All communications with actors go through an `Addr` object. You can `do_send` a message without waiting for a response, or you can `send` an actor a specific message. The `Message` trait defines the result type for a message.

### Actor State And Subscription For Specific Messages

You may have noticed that the methods of the `Actor` and `Handler` traits accept `&mut self`, so you are welcome to store anything in an actor and mutate it whenever necessary.

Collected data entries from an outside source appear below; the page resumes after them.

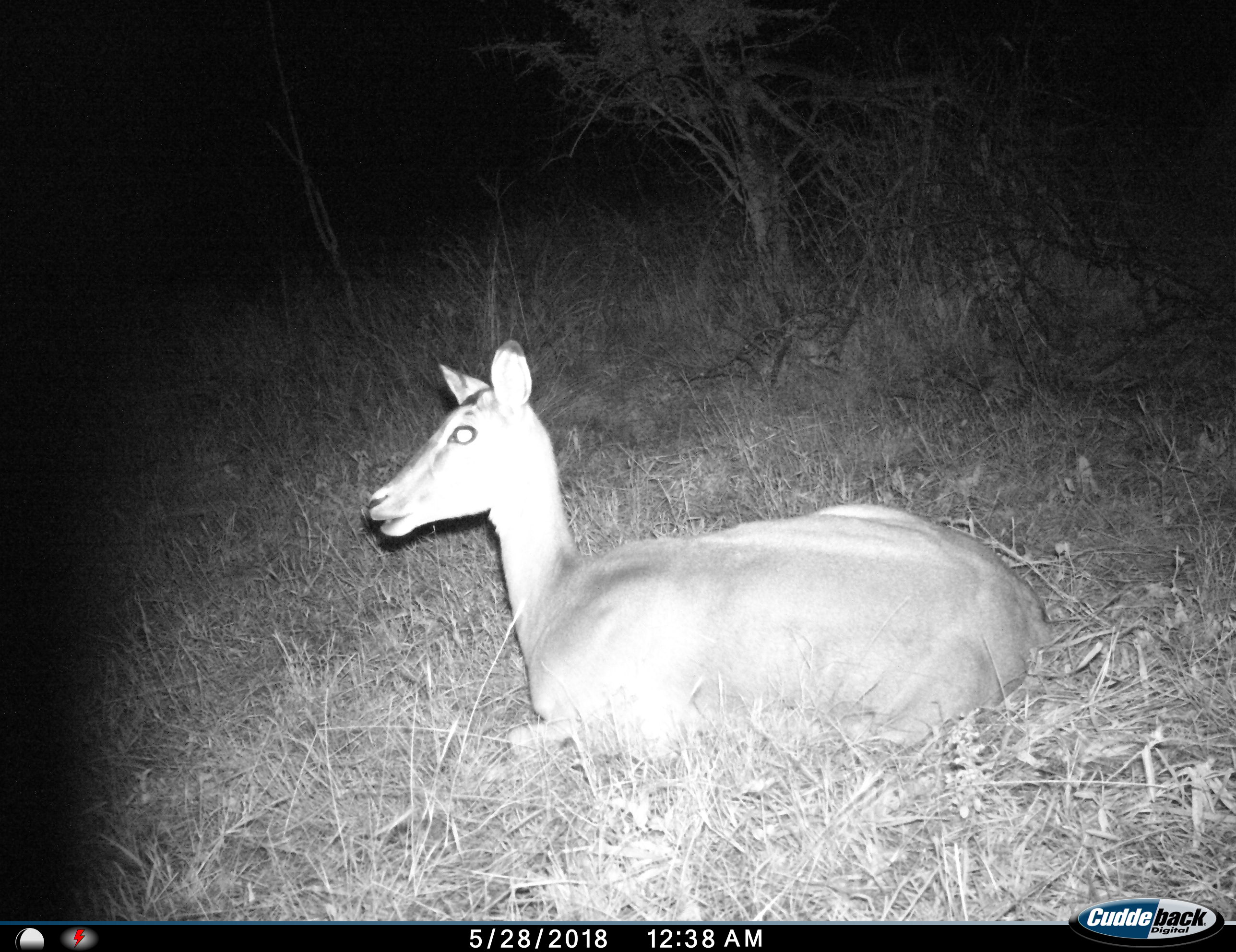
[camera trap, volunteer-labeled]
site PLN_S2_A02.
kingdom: Animalia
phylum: Chordata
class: Mammalia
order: Artiodactyla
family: Bovidae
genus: Aepyceros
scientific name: Aepyceros melampus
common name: impala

Address objects require an actor type, but if we just want to send a specific message to an actor that can handle the message, we can use the `Recipient` interface. Let's create a new actor that uses `Recipient`.

```rust
use actix::prelude::*;
use std::time::Duration;

#[derive(Message)]
#[rtype(result = "()")]
struct Ping {
    pub id: usize,
}

// Actor definition
struct Game {
    counter: usize,
    name: String,
    recipient: Recipient<Ping>,
}

impl Actor for Game {
    type Context = Context<Game>;
}

// simple message handler for Ping message
impl Handler<Ping> for Game {
    type Result = ();

    fn handle(&mut self, msg: Ping, ctx: &mut Context<Self>) {
        self.counter += 1;

        if self.counter > 10 {
            System::current().stop();
        } else {
            println!("[{0}] Ping received {1}", self.name, msg.id);

            // wait 100 nanoseconds
            ctx.run_later(Duration::new(0, 100), move |act, _| {
                act.recipient.do_send(Ping { id: msg.id + 1 });
            });
        }
    }
}

fn main() {
    let system = System::new();

    system.block_on(async {
        // To create a cyclic game link, we need to use a different constructor
        // method to get access to its recipient before it starts.
        let _game = Game::create(|ctx| {
            // now we can get an address of the first actor and create the second actor
            let addr = ctx.address();

            let addr2 = Game {
                counter: 0,
                name: String::from("Game 2"),
                recipient: addr.recipient(),
            }
            .start();

            // let's start pings
            addr2.do_send(Ping { id: 10 });

            // now we can finally create first actor
            Game {
                counter: 0,
                name: String::from("Game 1"),
                recipient: addr2.recipient(),
            }
        });
    });

    // let the actors all run until they've shut themselves down
    system.run().unwrap();
}
```

### Chat Example

See this [chat example] which shows more comprehensive usage in a networking client/server service.

[chat example]: https://github.com/actix/examples/tree/HEAD/websockets/chat-tcp

## Contributing

All contributions are welcome, if you have a feature request don't hesitate to open an issue!

## License

This project is licensed under either of

- Apache License, Version 2.0, ([LICENSE-APACHE](LICENSE-APACHE) or https://www.apache.org/licenses/LICENSE-2.0)
- MIT license ([LICENSE-MIT](LICENSE-MIT) or https://opensource.org/licenses/MIT)

at your option.

## Code of Conduct

Contribution to the actix repo is organized under the terms of the Contributor Covenant. The Actix team promises to intervene to uphold that code of conduct.